Le duo vedette n’est clairement pas sauvé par le parti pris : face à un Grégory Gadebois totalement débranché quand il n’est pas relié au fil du survoltage colérique, Jean Dujardin passe en effet chaque scène à singer de façon abusive le phrasé spécifique et les tics verbeux du leader déchu de l’UMP – c’est à se demander si le Musée Grévin a plus d’influence en acting que le Cours Florent. Pour enfoncer le clou, Anne Fontaine va même jusqu’à faire jouer à l’imitatrice Sandrine Alexi un clone très mal grimé de Marine Le Pen, débitant des horreurs à la chaîne et laissant le « président normal » bouche bée face à sa télévision…
Ah non, désolé, on fait erreur : l’épouse de François/Gadebois (une vétérinaire jouée par Pascale Arbillot) lui précise alors que ce n’est pas la « vraie » Marine sur l’écran de télé, mais une imitatrice qui caricature la vraie. Attention, mise en abyme, waow. Ça tombe surtout à plat vu la façon qu’a le film de procéder de même avec ses deux têtes d’affiche et leurs deux têtes pensantes de compagnes. Vous ne trouvez pas déjà ça suffisamment lourd ? OK, pas de souci, on alourdit la sauce : figurez-vous que le stressé Nicolas/Dujardin, motivé à l’idée de toucher du doigt ce qui le stresse et le ramollit dans sa retraite politicienne, se fait coacher par un psy vachement gourou sur les bords, qui est joué par, je vous le donne en mille, Denis Podalydès ! Un nouveau Sarko coaché par l’ancien, il fallait oser !
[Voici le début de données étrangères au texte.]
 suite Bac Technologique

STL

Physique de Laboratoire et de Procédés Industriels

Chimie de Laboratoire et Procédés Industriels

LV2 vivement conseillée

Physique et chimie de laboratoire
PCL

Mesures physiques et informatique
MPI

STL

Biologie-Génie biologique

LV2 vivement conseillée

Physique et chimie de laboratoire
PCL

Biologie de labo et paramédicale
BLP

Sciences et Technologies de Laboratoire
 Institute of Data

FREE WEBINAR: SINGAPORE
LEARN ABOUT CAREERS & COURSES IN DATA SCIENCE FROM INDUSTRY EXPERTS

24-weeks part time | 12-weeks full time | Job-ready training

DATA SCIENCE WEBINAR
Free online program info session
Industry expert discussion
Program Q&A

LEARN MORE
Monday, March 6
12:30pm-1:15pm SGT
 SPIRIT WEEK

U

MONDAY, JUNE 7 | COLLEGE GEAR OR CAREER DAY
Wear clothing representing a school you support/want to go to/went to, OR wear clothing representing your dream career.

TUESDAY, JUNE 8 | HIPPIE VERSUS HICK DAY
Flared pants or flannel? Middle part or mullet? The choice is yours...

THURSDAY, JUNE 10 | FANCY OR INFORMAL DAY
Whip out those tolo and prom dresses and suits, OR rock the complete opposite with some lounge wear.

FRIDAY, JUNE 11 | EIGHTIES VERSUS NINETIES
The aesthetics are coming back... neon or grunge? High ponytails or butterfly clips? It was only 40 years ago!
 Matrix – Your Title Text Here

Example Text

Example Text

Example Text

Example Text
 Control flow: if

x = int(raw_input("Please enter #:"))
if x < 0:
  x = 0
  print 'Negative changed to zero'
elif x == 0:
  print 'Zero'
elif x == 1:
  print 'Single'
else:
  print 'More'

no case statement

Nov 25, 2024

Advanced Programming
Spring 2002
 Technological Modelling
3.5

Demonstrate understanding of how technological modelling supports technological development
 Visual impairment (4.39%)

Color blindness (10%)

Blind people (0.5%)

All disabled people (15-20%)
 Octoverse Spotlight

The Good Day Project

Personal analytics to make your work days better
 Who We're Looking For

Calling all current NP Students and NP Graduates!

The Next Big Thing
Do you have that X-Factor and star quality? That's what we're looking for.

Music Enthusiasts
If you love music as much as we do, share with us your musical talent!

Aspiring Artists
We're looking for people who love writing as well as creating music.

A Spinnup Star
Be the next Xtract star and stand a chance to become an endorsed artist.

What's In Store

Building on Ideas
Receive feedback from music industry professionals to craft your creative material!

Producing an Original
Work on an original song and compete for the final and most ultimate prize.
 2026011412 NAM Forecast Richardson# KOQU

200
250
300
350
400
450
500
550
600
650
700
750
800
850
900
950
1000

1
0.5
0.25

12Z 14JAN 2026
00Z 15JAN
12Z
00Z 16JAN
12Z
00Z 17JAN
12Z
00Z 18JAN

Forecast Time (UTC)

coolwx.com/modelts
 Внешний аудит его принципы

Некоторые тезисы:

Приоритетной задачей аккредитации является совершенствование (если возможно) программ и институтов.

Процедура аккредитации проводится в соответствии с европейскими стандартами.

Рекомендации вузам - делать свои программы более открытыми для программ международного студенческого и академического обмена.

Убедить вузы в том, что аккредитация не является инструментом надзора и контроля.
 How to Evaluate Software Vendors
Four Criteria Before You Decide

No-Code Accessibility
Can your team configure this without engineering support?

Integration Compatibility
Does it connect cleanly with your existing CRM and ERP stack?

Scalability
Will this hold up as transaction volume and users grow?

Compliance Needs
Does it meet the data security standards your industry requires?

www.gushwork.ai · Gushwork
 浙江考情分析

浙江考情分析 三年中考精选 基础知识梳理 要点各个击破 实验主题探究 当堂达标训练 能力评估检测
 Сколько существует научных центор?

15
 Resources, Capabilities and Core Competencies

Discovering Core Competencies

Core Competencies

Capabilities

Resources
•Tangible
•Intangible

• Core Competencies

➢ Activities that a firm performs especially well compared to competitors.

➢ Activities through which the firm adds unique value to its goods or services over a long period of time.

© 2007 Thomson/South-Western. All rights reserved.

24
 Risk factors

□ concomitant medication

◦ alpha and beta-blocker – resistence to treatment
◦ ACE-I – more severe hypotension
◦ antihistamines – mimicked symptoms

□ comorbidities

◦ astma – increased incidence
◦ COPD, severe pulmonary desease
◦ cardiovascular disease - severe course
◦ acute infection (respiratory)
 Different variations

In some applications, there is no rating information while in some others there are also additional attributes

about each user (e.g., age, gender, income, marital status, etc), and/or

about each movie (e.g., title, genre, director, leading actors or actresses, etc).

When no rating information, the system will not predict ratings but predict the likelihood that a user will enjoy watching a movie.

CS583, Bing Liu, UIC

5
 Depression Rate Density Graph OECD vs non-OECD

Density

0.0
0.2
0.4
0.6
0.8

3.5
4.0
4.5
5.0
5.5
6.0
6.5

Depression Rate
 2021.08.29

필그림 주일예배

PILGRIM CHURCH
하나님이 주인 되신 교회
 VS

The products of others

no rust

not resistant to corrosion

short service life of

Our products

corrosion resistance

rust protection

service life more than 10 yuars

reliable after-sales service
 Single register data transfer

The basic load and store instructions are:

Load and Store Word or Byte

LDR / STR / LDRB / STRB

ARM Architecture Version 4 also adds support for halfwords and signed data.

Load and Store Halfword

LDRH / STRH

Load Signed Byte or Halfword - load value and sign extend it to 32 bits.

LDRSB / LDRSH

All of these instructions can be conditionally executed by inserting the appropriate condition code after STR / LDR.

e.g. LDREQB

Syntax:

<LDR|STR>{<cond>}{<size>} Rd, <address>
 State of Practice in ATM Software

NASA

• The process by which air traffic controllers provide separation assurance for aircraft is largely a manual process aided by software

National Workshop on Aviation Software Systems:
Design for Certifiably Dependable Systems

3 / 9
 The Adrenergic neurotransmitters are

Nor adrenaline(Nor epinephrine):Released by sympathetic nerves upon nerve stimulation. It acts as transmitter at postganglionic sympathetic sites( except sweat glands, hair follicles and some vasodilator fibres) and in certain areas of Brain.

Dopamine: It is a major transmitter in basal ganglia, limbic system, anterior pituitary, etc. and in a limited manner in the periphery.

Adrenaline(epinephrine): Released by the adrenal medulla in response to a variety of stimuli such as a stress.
Au fond, "Présidents" ne fait que manger du même pain que "La Conquête" : rien à dire sur la politique en tant que tel, rien de neuf à évoquer sur la condition même d’animal politique, juste une partition pseudo-satirique à déployer ici et là en guise de programme autosuffisant. La campagne en question, caractérisée par un trait à la fois mince et polissé, ne fait hélas que nous prouver à quel point la réalisatrice de "Nettoyage à sec" n’en finit plus de traiter chaque nouveau sujet avec dix ans de retard : qu’il s’agisse de la police, de la politique, des femmes cougars ou de Coco Chanel, tout repose à chaque fois sur un packaging auquel il ne manque rien et où rien ne dépasse, d’une mise en scène purement fonctionnelle à une écriture illustrative en diable.
Ici, en l’occurrence, ce qui prend le pouvoir se limite à un ton taquin et caustique que les Guignols de l’Info et le Groland ont déjà amplifié mieux que quiconque en vue de tordre l’image médiatique de ces « marionnettes en viande », sans oublier les petites piques destinées à nous resservir leurs casseroles médiatiques respectives comme si cela avait un quelconque intérêt (le culte de la personnalité et l’affaire Bygmalion chez l’un, la normalité ramollo et la valse des compagnes chez l’autre).
Heureusement que les femmes sont là : que ce soit Doria Tillier en néo-Castafiore (Carla ne va pas apprécier !) ou Pascale Arbillot en campagnarde impliquée, elles sauvent les meubles par leur façon d’épicer cette mécanique trop fade et ont au moins le mérite d’éviter à cette campagne vouée à l’échec de finir en-dessous de la barre des 5%. En gros, si vous tenez tant que ça à éviter l’abstention, votez pour elle(s) et oubliez les deux autres.